The malodorous box - whose smell is not unlike tomcats' urine - seems to have grown abundantly at Box Hill since at least the sixteenth century. Box was the final native tree to reach Britain after the end of the last ice age and is actually better suited to southern Europe, as it tolerates high temperatures. Box does not provide a habitat for large numbers of other species, though it does harbour the rare Box Hill bug, which until recently had only ever been found on Box Hill. Box timber has always been a valuable resource, highly prized because of its close, fine grain, its rich golden colour and its remarkable density (it actually sinks in water when green).

The wood, so hard that it can be carved precisely, is used to make the blocks for wood engravings: the nineteenth-century wood-engraver Thomas Bewick claimed that one of his blocks was still sound after 900,000 printings.
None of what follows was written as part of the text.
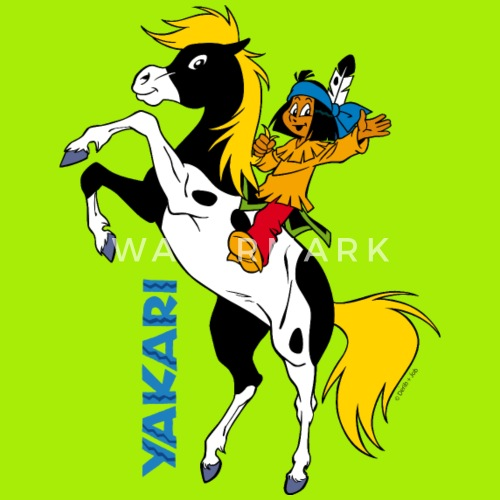 yakari winkt auf kleiner donner drawstring bag spreadshirt
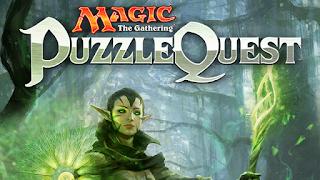 magic-the-gathering-puzzle-quest-mod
Chessmen, carpenters' rules, shuttles for the silk industry, parts of musical instruments and decorative inlay for fine furniture are all made from the box tree.

At Box Hill timber is no longer grown as an economic crop, but the cultivation of box trees was immensely lucrative in the past. From an account given to Sir Ambrose Brown of the manor of Betchworth in 1608, we know that 'the rent for Box Trees cut down upon the sheep-walk on the hill was £50'. In 1797 Sir Henry Mildmay, the then owner of West Betchworth Manor, sold for £10,000 all the box of over 20 years' growth, to be cut between 1 September and 31 March in quantities not exceeding 380 tons each year up to 1810. But foreign imports increased at this time, reducing the market value of box timber, and the speculation was a disaster. By the beginning of the nineteenth century the woods of Box Hill were no longer predominantly of box, which had given way to more fashionable species.

Nowadays box is most commonly harvested to provide young shoots for florists' wreaths: a sombre evergreen, it has long been associated with death.

During the First World War boxwood was cut for use in munitions.